Yeah, I could tell you, one of the reasons I have made a pretty hard right turn into this area about 10 years ago and especially over the last five pretty heavily, is for the same reasons, Anecdotally, at first seeing in my own clinical practice, but now just seeing some pretty amazing things, things that I probably wouldn't necessarily speak on this podcast yet and things because they are but things that you just can't explain, and I'm incredibly excited about what some of this might mean, but we, yeah, we do have to be careful, so yeah.

Speaker 1:

So, megan, thank you so much for being on the show. I know that you have lots of places where people can find you and you have programs that you run, so tell us a little bit about where people can find you online, how they can get involved with you and any of that kind of stuff.

Speaker 2:

Sure, well, it's been so fun. I know we could talk for hours.
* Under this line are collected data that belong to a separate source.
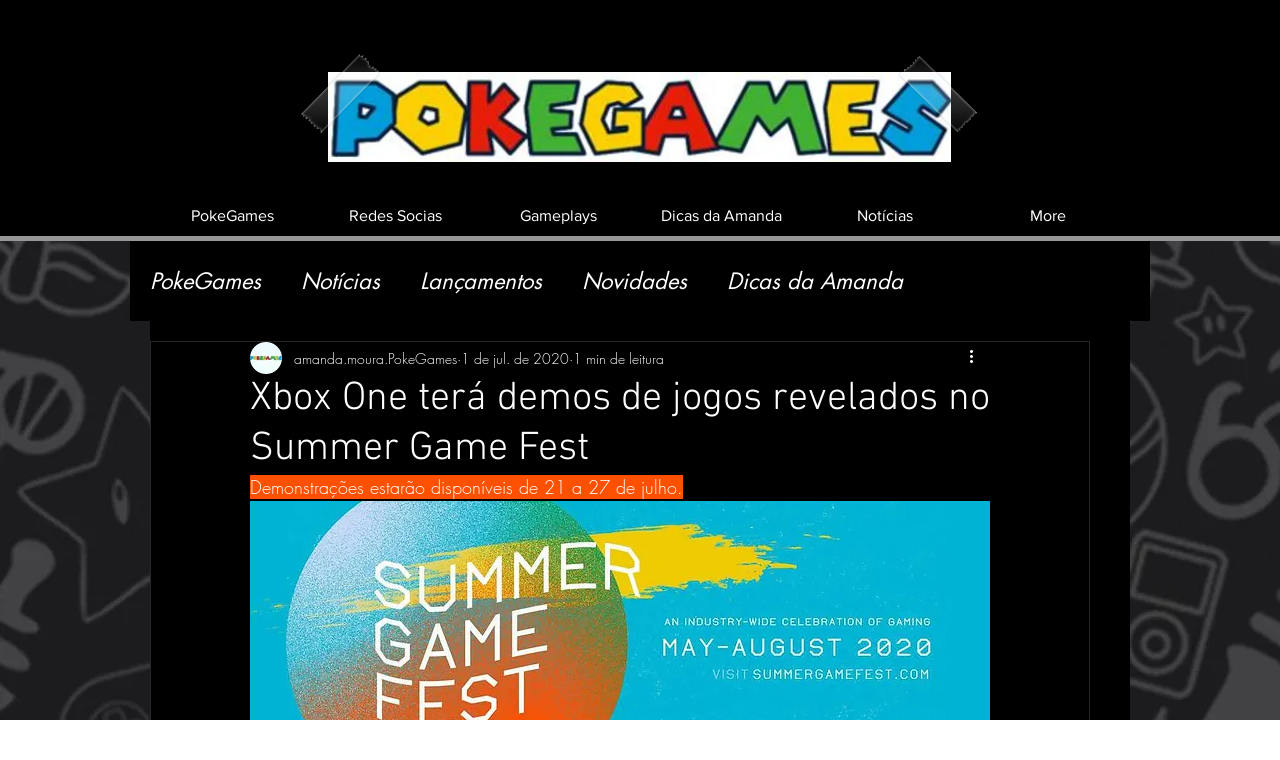

--- FILE ---
content_type: text/html; charset=utf-8
request_url: https://www.google.com/recaptcha/api2/aframe
body_size: 267
content:
<!DOCTYPE HTML><html><head><meta http-equiv="content-type" content="text/html; charset=UTF-8"></head><body><script nonce="eEr8ij_Sqpz4I02Rd4G8kw">/** Anti-fraud and anti-abuse applications only. See google.com/recaptcha */ try{var clients={'sodar':'https://pagead2.googlesyndication.com/pagead/sodar?'};window.addEventListener("message",function(a){try{if(a.source===window.parent){var b=JSON.parse(a.data);var c=clients[b['id']];if(c){var d=document.createElement('img');d.src=c+b['params']+'&rc='+(localStorage.getItem("rc::a")?sessionStorage.getItem("rc::b"):"");window.document.body.appendChild(d);sessionStorage.setItem("rc::e",parseInt(sessionStorage.getItem("rc::e")||0)+1);localStorage.setItem("rc::h",'1768695290026');}}}catch(b){}});window.parent.postMessage("_grecaptcha_ready", "*");}catch(b){}</script></body></html>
The easiest way to find me is on my website, thelionsshareorg. It's L-Y-O-N-S. Shareorg. Everything's there my podcast. I've been blogging every week since 2013. So lots of free stuff on there how to work with my team and I. Social media links everything is right up there.

Speaker 1:

Perfect TheLionsharecom, or is it just Lionshareorg?

Speaker 2:

TheLionshareorg. Yes, the benefits in quotes. I'm winking of starting your website when you are still management consulting and didn't actually think you were going to make this a job. You just get the org, but it stuck by me for all of those years and I'm keeping it. Thelionshareorg.

Speaker 1:

I love it. Megan Lyons, thank you so much for being here and do me a favor, stay on the line. Just we're going to make sure this uploads and for all of you, thank you for hanging out.